The Getty Center in Los Angeles is currently showing a great exhibition of photographs by contemporary Chinese artists (some of which it has acquired). These include works by Wang Qingsong, who creates large-scale staged photographs that explore the rapid changes occurring in China, inspired by material grounded in classical Chinese art as well as in Western art history. His photographs comment on such topics as rampant consumerism, migration, globalization, and the influence of the West on Chinese culture.
Rong Rong first documented the artists and the experimental performances they created while living in a neighborhood of Beijing known as the Beijing East Village. He later developed his own performances for the camera, producing a three-part body of work called Wedding Gown. Photographed in an abandoned village 40 miles from Beijing, the series uses the wedding dress as a metaphor for innocence and femininity. The hand-colored photographs evoke nostalgia for the past, while the figures enact a dreamlike narrative of death, cleansing, and potential rebirth. Rong Rong, the lone nude figure, moves through the site as if searching for something that cannot be found.

WHAT THIS EXERCISE ASKS:
A - Transcribe the part of the Getty exhibition passage that begins at the words "The Getty Center" and stops after the words "on Chinese culture.".
B - Reproduce verbatim the entries from the line containing "Observing the photograph, is" through the line containing "(54,142) < (61,98)", including both of those lines. Leave the pictures out.

EXERCISE MATERIALS:
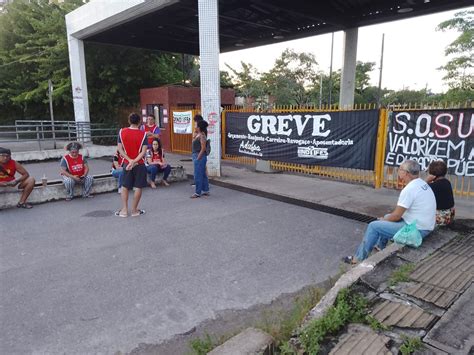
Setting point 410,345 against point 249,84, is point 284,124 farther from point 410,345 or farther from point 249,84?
point 249,84

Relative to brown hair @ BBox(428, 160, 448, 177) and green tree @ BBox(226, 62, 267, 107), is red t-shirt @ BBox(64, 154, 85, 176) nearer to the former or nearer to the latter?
brown hair @ BBox(428, 160, 448, 177)

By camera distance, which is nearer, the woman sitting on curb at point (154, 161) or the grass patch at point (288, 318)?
the grass patch at point (288, 318)

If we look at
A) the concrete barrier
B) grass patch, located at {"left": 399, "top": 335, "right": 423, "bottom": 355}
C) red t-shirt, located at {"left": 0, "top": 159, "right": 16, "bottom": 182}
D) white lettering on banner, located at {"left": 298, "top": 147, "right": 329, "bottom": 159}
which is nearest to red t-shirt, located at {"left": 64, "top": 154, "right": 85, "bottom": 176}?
the concrete barrier

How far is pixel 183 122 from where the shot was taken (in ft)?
42.0

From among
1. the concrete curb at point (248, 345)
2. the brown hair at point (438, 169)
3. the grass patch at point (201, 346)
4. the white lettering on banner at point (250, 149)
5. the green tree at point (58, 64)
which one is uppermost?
the green tree at point (58, 64)

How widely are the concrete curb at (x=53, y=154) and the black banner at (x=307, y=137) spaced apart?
5774 mm

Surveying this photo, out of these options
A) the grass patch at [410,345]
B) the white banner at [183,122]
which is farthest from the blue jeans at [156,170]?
the grass patch at [410,345]

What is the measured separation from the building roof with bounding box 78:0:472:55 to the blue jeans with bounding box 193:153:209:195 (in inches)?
231

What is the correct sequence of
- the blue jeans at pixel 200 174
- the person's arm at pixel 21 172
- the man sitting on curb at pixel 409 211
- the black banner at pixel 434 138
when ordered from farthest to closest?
1. the blue jeans at pixel 200 174
2. the person's arm at pixel 21 172
3. the black banner at pixel 434 138
4. the man sitting on curb at pixel 409 211

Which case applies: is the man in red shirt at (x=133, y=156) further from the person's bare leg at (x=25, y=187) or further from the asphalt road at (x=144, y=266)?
the person's bare leg at (x=25, y=187)

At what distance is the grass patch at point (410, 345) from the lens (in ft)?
7.28

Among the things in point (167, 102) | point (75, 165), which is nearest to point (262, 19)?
point (167, 102)

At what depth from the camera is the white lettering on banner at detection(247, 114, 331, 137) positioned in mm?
7816

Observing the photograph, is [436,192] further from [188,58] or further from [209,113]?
[188,58]
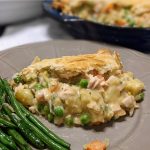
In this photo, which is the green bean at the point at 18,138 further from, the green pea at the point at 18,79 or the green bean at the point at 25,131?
the green pea at the point at 18,79

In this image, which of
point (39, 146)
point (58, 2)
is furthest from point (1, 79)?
point (58, 2)

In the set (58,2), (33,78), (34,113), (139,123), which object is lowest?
(139,123)

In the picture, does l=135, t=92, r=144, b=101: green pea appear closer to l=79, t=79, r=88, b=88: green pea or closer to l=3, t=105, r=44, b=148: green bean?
l=79, t=79, r=88, b=88: green pea

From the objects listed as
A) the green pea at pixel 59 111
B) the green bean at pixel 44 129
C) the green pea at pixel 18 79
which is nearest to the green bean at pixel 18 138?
the green bean at pixel 44 129

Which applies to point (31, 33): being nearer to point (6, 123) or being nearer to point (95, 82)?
point (95, 82)

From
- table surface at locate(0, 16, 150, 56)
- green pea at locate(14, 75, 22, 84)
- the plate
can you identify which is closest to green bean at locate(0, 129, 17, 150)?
green pea at locate(14, 75, 22, 84)

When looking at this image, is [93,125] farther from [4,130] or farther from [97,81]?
[4,130]

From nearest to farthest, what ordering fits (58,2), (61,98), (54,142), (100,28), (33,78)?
(54,142) < (61,98) < (33,78) < (100,28) < (58,2)
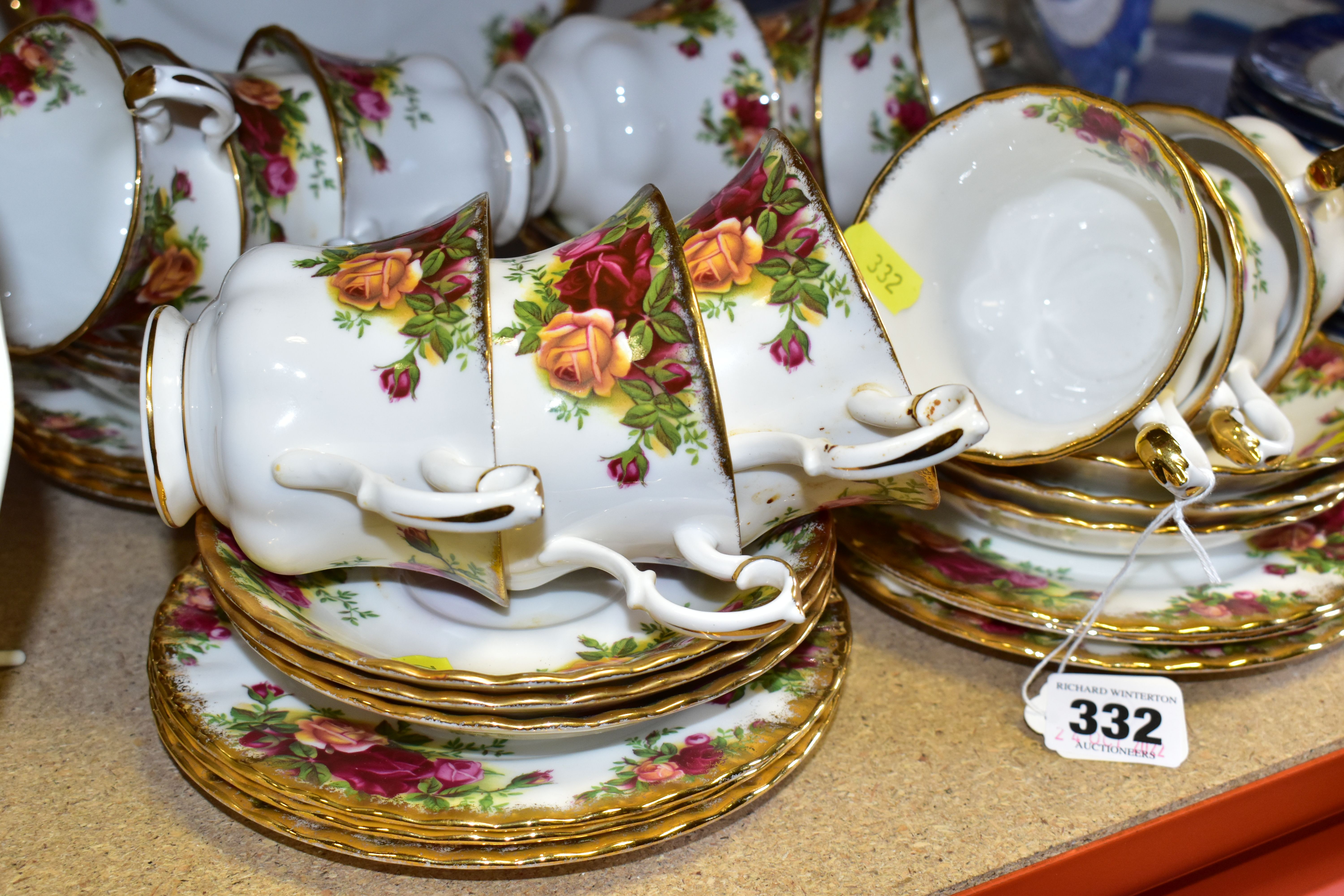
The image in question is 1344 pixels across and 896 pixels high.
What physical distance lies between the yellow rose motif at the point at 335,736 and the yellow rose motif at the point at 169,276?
13.9 inches

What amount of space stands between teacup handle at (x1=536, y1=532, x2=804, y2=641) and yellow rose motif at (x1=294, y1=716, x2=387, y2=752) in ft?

TASK-BY-TASK OUTPUTS:
A -
The Getty Center in Los Angeles is currently showing a great exhibition of photographs by contemporary Chinese artists (some of which it has acquired). These include works by Wang Qingsong, who creates large-scale staged photographs that explore the rapid changes occurring in China, inspired by material grounded in classical Chinese art as well as in Western art history. His photographs comment on such topics as rampant consumerism, migration, globalization, and the influence of the West on Chinese culture.

B -
Observing the photograph, is [436,192] further from [188,58] or further from [209,113]?
[188,58]
In this photo, which is the green bean at the point at 18,138 further from, the green pea at the point at 18,79 or the green bean at the point at 25,131?
the green pea at the point at 18,79

In this image, which of
point (39, 146)
point (58, 2)
is furthest from point (1, 79)?
point (58, 2)

In the set (58,2), (33,78), (34,113), (139,123), which object is lowest?
(139,123)

In the picture, does l=135, t=92, r=144, b=101: green pea appear closer to l=79, t=79, r=88, b=88: green pea or closer to l=3, t=105, r=44, b=148: green bean?
l=79, t=79, r=88, b=88: green pea

From the objects listed as
A) the green pea at pixel 59 111
B) the green bean at pixel 44 129
C) the green pea at pixel 18 79
which is nearest to the green bean at pixel 18 138?
the green bean at pixel 44 129

Which applies to point (31, 33): being nearer to point (6, 123) or being nearer to point (95, 82)?
point (95, 82)

From
- table surface at locate(0, 16, 150, 56)
- green pea at locate(14, 75, 22, 84)
- the plate
can you identify which is closest to green bean at locate(0, 129, 17, 150)?
green pea at locate(14, 75, 22, 84)

When looking at this image, is [93,125] farther from [4,130] or farther from [97,81]?
[4,130]

From nearest to farthest, what ordering fits (58,2), (61,98), (54,142), (100,28), (33,78)?
(54,142) < (61,98) < (33,78) < (100,28) < (58,2)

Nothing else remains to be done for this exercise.